### TASK DESCRIPTION
Only lines holding the word "decoration" are needed; copy each of them from the material.

### DATA SHOWN
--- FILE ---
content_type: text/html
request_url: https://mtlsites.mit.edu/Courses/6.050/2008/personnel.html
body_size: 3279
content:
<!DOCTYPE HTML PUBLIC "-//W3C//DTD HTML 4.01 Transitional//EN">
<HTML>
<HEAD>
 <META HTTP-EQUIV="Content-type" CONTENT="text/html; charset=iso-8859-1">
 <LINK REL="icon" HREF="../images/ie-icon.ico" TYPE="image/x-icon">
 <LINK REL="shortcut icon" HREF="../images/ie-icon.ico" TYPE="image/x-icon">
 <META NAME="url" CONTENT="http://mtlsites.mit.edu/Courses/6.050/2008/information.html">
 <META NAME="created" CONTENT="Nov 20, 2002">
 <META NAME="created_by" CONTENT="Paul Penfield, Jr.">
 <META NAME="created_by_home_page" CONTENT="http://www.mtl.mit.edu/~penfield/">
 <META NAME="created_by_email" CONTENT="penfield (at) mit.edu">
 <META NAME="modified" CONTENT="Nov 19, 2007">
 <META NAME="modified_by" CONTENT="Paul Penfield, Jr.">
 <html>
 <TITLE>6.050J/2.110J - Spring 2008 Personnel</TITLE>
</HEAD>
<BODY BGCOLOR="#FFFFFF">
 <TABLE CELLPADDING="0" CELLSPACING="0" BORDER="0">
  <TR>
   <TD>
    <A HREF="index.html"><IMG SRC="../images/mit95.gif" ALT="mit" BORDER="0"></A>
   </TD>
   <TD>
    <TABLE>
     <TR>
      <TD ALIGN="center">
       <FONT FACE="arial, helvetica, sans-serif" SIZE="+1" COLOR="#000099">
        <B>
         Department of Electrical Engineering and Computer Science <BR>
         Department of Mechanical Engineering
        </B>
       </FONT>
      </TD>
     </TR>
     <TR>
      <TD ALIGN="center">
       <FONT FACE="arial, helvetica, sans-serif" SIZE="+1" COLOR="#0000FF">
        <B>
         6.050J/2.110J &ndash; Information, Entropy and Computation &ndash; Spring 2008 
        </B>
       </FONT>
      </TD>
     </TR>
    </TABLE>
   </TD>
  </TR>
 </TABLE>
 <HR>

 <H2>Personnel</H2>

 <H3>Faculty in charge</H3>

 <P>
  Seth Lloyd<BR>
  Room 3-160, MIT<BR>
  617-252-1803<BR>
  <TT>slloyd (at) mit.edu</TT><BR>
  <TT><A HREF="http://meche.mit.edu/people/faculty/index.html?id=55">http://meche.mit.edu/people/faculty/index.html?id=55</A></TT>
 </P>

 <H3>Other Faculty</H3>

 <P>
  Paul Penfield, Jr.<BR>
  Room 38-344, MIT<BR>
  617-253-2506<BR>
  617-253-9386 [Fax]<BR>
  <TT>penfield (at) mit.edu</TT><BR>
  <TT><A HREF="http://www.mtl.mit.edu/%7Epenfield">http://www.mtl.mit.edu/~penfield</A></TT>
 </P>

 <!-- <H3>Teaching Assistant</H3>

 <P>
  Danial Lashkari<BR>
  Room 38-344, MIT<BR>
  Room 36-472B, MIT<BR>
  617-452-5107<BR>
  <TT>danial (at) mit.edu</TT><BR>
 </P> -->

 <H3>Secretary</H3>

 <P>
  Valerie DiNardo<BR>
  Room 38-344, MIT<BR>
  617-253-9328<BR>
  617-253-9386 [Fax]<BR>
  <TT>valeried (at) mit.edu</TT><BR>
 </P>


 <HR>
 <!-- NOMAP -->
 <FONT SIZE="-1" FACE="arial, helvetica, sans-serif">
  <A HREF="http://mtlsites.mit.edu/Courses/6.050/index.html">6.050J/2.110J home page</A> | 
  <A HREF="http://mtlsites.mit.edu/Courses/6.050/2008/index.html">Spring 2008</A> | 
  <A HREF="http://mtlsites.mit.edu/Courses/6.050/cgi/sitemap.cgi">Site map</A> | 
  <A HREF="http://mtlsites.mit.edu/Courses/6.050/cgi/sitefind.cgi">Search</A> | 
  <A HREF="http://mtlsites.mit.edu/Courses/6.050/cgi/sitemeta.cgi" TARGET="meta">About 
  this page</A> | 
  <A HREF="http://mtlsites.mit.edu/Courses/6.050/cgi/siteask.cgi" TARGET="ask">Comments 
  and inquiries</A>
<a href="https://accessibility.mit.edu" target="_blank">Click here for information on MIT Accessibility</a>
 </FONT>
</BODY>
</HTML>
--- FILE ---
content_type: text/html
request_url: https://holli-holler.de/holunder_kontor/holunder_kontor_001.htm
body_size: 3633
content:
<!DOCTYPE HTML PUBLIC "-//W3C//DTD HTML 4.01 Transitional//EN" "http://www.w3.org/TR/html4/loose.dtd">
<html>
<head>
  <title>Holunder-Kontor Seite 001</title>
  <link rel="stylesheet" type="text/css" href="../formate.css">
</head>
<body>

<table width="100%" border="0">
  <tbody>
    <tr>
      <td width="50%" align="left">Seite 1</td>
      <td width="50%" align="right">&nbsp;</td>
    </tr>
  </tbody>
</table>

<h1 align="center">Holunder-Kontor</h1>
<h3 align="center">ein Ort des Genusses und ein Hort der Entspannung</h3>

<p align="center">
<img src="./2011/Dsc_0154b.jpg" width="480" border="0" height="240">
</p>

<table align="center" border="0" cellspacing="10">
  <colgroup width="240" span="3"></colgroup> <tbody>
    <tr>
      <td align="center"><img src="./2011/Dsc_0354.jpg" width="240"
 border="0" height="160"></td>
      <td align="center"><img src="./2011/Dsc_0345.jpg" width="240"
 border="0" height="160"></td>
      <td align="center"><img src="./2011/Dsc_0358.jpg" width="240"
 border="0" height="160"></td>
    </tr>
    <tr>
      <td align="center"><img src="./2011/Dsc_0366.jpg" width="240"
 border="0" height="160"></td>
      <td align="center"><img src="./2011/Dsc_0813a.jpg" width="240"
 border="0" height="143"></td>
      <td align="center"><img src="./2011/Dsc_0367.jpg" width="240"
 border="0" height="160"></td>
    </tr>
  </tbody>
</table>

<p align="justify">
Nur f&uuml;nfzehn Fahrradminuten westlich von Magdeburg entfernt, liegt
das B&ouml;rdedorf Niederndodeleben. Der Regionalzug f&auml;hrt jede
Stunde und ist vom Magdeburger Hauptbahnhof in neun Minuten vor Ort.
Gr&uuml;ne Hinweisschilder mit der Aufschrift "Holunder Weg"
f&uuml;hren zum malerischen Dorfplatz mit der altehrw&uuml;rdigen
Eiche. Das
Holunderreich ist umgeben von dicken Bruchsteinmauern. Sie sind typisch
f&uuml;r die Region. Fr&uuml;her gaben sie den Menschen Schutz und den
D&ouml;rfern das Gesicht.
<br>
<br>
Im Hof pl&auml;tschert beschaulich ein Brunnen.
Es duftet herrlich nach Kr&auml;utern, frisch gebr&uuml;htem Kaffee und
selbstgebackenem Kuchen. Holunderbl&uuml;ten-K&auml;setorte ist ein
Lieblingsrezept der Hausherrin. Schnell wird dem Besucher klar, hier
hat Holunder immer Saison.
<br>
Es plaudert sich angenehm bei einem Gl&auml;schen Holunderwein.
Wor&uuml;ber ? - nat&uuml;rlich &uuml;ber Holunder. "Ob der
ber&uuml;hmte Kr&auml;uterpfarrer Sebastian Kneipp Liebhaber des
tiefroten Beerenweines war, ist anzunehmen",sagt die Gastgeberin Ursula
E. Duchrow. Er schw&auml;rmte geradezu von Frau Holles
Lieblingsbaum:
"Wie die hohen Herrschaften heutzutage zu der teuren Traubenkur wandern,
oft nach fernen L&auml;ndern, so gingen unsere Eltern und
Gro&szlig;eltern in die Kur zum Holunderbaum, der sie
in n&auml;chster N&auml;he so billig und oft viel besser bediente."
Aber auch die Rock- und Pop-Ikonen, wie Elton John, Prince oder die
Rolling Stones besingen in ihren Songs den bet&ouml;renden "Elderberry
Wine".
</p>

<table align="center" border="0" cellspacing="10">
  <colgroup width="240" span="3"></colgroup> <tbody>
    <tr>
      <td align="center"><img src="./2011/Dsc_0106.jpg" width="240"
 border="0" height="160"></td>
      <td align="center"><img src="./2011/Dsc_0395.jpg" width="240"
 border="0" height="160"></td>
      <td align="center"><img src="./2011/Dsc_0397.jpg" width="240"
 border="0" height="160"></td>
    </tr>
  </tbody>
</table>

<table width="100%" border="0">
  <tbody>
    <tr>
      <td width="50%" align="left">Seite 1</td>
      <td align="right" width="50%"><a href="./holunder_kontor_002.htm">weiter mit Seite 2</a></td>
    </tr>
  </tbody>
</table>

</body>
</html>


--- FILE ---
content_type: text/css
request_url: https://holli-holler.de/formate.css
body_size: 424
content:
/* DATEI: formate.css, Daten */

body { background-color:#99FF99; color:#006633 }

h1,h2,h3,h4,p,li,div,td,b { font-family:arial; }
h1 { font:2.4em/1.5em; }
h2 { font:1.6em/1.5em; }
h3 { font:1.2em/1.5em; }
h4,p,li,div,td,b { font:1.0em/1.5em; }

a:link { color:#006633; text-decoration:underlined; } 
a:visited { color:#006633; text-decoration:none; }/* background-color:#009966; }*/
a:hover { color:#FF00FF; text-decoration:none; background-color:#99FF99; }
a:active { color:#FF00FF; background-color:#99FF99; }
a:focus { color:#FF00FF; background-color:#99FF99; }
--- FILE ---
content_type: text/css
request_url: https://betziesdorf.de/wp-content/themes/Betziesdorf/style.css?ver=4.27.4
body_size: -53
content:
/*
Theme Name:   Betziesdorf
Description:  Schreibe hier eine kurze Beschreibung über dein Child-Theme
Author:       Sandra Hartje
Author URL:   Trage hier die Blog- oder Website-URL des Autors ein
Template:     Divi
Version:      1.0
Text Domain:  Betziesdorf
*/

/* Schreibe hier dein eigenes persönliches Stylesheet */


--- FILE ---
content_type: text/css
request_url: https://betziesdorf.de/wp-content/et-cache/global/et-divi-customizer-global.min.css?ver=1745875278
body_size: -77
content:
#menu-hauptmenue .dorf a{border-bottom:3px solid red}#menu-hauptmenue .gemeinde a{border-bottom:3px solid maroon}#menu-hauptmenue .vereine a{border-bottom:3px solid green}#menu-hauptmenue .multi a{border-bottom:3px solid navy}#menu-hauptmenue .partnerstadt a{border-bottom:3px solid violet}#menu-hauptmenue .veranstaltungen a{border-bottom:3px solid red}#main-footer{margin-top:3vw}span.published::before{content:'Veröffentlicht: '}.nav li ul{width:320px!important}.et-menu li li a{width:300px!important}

### RESPONSE AREA
a:link { color:#006633; text-decoration:underlined; } 
a:visited { color:#006633; text-decoration:none; }/* background-color:#009966; }*/
a:hover { color:#FF00FF; text-decoration:none; background-color:#99FF99; }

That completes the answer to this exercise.